# Introduction

This notebooks is intended to experiment with NLP Sentiment Analysis Text Classification task.

The primary model would be [ProsusAI/finbert](https://huggingface.co/ProsusAI/finbert) from **Hugging Face**, which is specialized in financial text. 

In [19]:
# Import Standard Libraries
import flair
from transformers import BertTokenizer
from transformers import AutoModelForSequenceClassification

import torch.nn.functional as F

# Read Data

In [3]:
# Define input sentence
input_text = 'I like you!'
input_text_2 = "I hate it when I'm not learning"

In [4]:
# Investing Subreddit post
input_text_finbert_1 = ("Given the recent downturn in stocks especially in tech which is likely to persist as yields keep going up, "
                        "I thought it would be prudent to share the risks of investing in ARK ETFs, written up very nicely by "
                        "[The Bear Cave](https://thebearcave.substack.com/p/special-edition-will-ark-invest-blow). The risks comes "
                        "primarily from ARK's illiquid and very large holdings in small cap companies. ARK is forced to sell its "
                        "holdings whenever its liquid ETF gets hit with outflows as is especially the case in market downturns. "
                        "This could force very painful liquidations at unfavorable prices and the ensuing crash goes into a "
                        "positive feedback loop leading into a death spiral enticing even more outflows and predatory shorts.")

# Data Preparation

## Tokenization

In [5]:
# Instyance a Bert Tokenizer
# NOTE: Transformers might need the appropriate tokenizer for preparing the input data
bert_tokenizer = BertTokenizer.from_pretrained('ProsusAI/finbert')

In [6]:
# Tokenize the input through Flair
input_text_tokens = flair.data.Sentence(input_text)
input_text_2_tokens = flair.data.Sentence(input_text_2)

In [7]:
input_text_tokens.to_tokenized_string()

'I like you !'

In [13]:
# Tokenize the Finbert input
tokens_finbert_1 = bert_tokenizer.encode_plus(input_text_finbert_1, 
                                              max_length=512, # Max token length
                                              truncation=True, # If sequence is bigger, drop it
                                              padding='max_length', #
                                              add_special_tokens=True, # CLS = 101, SEP = 102, MASK = 103, UNK = 100, PAD = 0
                                              return_tensors='pt') # PyTorch Tensor

# Model Definition

In [8]:
# Initialise the model "Distillbert"
model_flair = flair.models.TextClassifier.load('en-sentiment')

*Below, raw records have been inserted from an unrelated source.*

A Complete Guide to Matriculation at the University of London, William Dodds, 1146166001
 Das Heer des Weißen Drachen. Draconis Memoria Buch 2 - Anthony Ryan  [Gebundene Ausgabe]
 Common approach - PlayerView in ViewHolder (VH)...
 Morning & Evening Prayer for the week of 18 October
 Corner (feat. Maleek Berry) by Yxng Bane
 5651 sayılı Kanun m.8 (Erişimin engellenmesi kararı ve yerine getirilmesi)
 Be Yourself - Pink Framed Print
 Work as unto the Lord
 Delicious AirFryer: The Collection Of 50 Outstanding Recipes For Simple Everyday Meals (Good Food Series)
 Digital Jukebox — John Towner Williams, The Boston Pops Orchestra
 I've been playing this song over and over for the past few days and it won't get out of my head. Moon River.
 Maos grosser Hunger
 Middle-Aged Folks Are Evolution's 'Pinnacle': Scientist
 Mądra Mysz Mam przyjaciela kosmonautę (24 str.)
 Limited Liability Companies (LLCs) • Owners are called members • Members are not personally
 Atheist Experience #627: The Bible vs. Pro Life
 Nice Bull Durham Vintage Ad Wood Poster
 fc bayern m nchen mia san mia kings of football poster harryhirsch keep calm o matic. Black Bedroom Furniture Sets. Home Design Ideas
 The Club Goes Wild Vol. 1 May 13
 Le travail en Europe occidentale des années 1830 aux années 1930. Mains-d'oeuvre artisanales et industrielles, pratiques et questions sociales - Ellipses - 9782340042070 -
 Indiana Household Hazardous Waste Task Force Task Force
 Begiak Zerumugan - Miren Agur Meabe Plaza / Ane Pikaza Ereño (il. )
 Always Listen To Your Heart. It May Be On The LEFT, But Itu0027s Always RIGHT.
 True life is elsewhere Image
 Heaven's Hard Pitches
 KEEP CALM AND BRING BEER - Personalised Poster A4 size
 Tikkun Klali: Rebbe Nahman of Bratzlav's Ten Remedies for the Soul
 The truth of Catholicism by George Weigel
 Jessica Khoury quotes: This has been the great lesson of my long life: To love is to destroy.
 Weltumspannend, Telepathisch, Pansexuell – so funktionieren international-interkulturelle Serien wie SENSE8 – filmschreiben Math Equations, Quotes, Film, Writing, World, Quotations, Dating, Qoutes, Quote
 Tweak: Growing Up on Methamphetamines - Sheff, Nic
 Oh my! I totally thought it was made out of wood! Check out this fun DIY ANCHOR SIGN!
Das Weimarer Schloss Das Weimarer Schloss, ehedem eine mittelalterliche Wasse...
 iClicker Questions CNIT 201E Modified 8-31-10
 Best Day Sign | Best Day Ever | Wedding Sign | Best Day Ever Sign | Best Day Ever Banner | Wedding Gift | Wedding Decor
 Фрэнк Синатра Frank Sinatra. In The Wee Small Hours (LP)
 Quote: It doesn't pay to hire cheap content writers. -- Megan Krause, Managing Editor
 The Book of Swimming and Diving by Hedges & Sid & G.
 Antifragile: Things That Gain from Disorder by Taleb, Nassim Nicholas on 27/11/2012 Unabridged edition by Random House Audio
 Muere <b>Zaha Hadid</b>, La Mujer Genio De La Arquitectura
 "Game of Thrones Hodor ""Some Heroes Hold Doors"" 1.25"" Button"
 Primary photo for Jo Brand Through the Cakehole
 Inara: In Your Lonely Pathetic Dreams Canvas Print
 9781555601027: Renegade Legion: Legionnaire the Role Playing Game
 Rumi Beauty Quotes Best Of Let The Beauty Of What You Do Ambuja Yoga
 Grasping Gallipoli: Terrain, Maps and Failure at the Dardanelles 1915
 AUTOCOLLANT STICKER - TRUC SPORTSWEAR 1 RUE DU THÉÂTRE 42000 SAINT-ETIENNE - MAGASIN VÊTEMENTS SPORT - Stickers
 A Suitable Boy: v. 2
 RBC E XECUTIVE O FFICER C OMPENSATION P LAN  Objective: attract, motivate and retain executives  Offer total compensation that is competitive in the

# Initialise the Finbert model
model_finbert = AutoModelForSequenceClassification.from_pretrained('ProsusAI/finbert')

# Model Inference

In [9]:
# Predict the sentiment
model_flair.predict(input_text_tokens)
model_flair.predict(input_text_2_tokens)

In [12]:
# Extract rating
print('Sentiment: {}'.format(input_text_2_tokens.get_labels()[0].value))
print('Score: {}'.format(input_text_2_tokens.get_labels()[0].score))

Sentiment: NEGATIVE
Score: 0.9991464614868164


In [17]:
# Finbert Inference - Compute the activations
output_finbert_1 = model_finbert(**tokens_finbert_1)

In [18]:
# In order to have probs from the activations, we need to pass them through an acitvation function
output_finbert_1

SequenceClassifierOutput(loss=None, logits=tensor([[-1.8200,  2.4484,  0.0216]], grad_fn=<AddmmBackward0>), hidden_states=None, attentions=None)

In [20]:
# Apply the Softmax function to all the dimensions of the input tensor
F.softmax(output_finbert_1[0], dim=-1)

tensor([[0.0127, 0.9072, 0.0801]], grad_fn=<SoftmaxBackward0>)